Junk Bonds, JNK, rose taking Aggregate Credit, AGG, higher.
Currency traders, sold the Japanese Yen, FXY, causing the chart of EUR/JPY to rally strongly to 132.86, and the chart of AUD/JPY to rally strongly to 92.02. Of note, the Chinese Yuan, CYB, rose strongly to a new rally high.
Oil, USO, rose 1.5%. Gold, GLD, traded 1.5% lower and and Silver, SLV, traded 1.1% lower.

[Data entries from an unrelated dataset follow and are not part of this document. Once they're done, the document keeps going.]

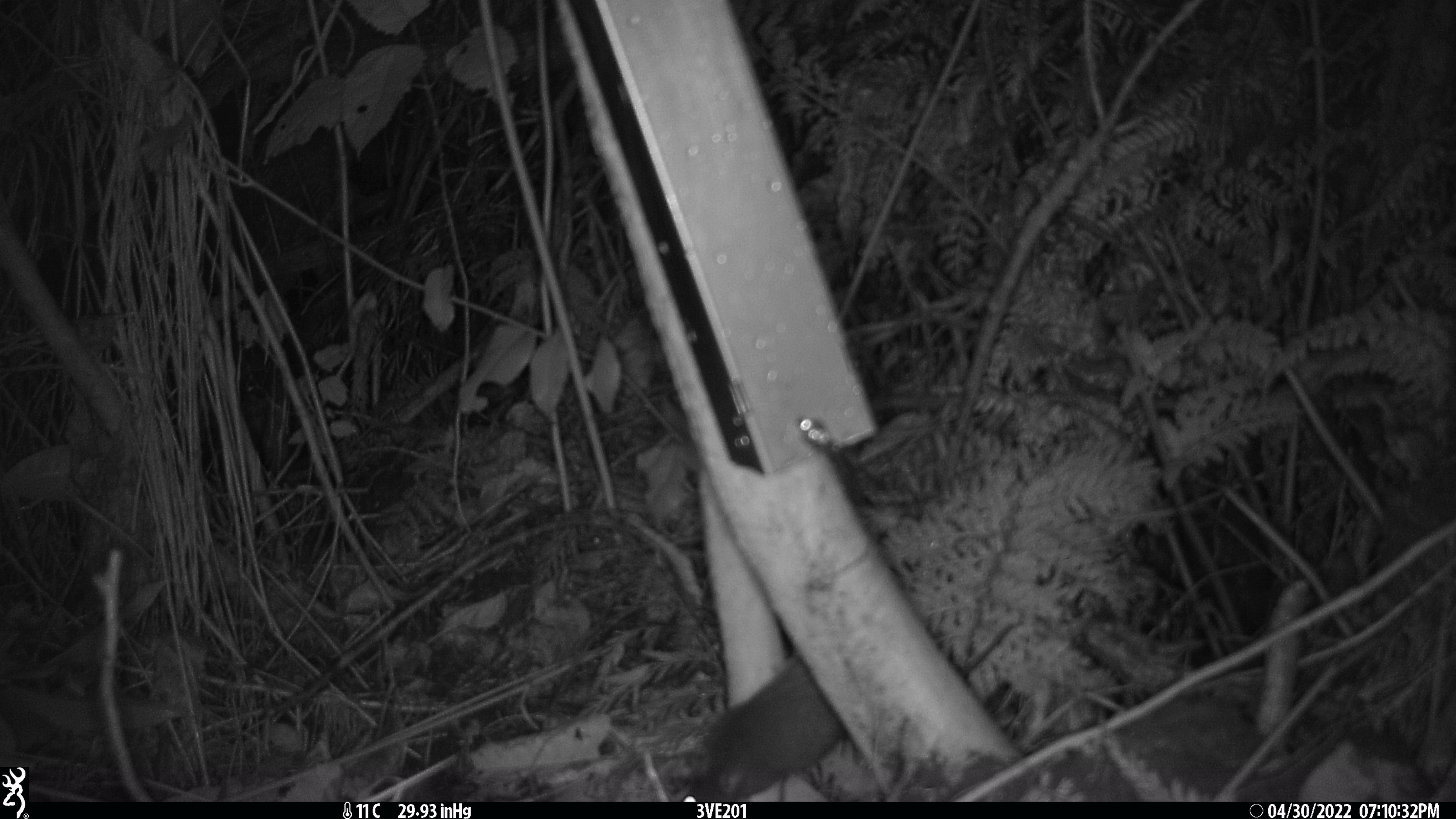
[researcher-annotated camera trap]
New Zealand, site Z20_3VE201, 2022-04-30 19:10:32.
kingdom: Animalia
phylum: Chordata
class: Mammalia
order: Rodentia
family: Muridae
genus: Rattus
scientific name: Rattus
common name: rat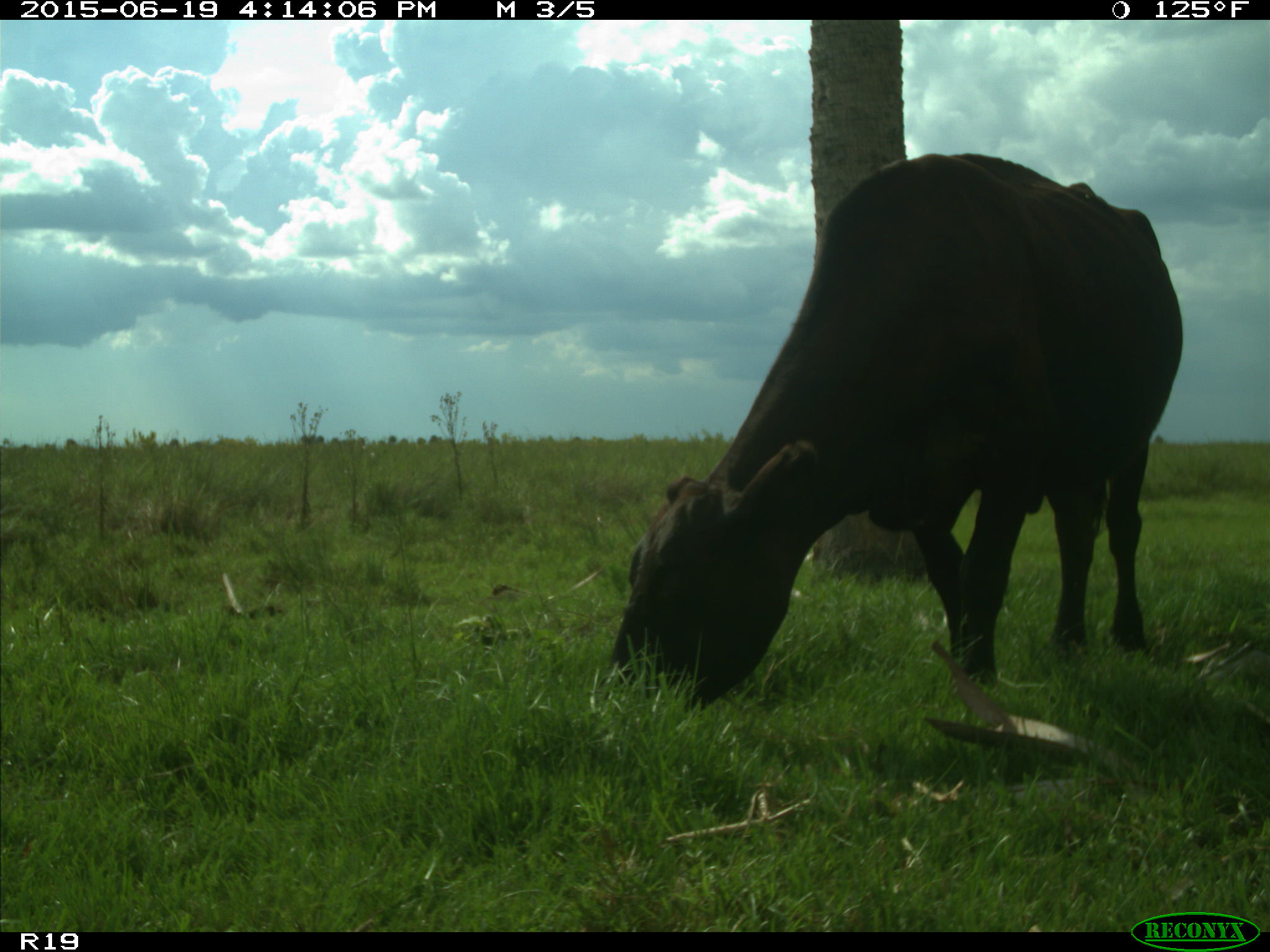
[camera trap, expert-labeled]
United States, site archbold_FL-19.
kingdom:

Spot Gold, $GOLD, closed at 1,286, with strong support lower at $1,275.
The October 10, 2013, rally in stocks on the announcement of Janet Yellen as Obama’s choice for Federal Reserve Chairperson, and on hopes of an accord to avoid US Default, presented the short selling opportunity of a lifetime, as in a bull market, one buys in dips, and in a bear market, one sells into pips.
One could sell short the 40 ETFs/ETNs, XIV, FDN, CARZ, PBS, IBB, RZV, PSCI, FPX, IAI, XTN, SMH, XRT, PJP, PSP, TAN, RXI, FLM, PNQI, WOOD, EUFN, RWW, FXR, BJK, IST, SLX, PPA, GNW, EIRL, GREK, EWY, EWP, YAO, TUR, ARGT, EPHE, SCIN, THD, EGPT, EWZS, UJB.
seen in this Finviz Screener, for great future reward as these are high beta risk averse ETFs
And one could use the 8 ETFs/ETNs, OFF, STPP, UUP, XVZ, GLD, FSG, JGBS, YCS, seen in this Finviz Screener, as the basis for one’s margin account, as these will increase in value with rapidly growing financial instability, as carry trades unwind, and as the Interest Rate on the US Ten Year Note, ^TNX, rises.
Yes a big rise, be it for minutes, hours or days once it announced, followed by a fall in many markets.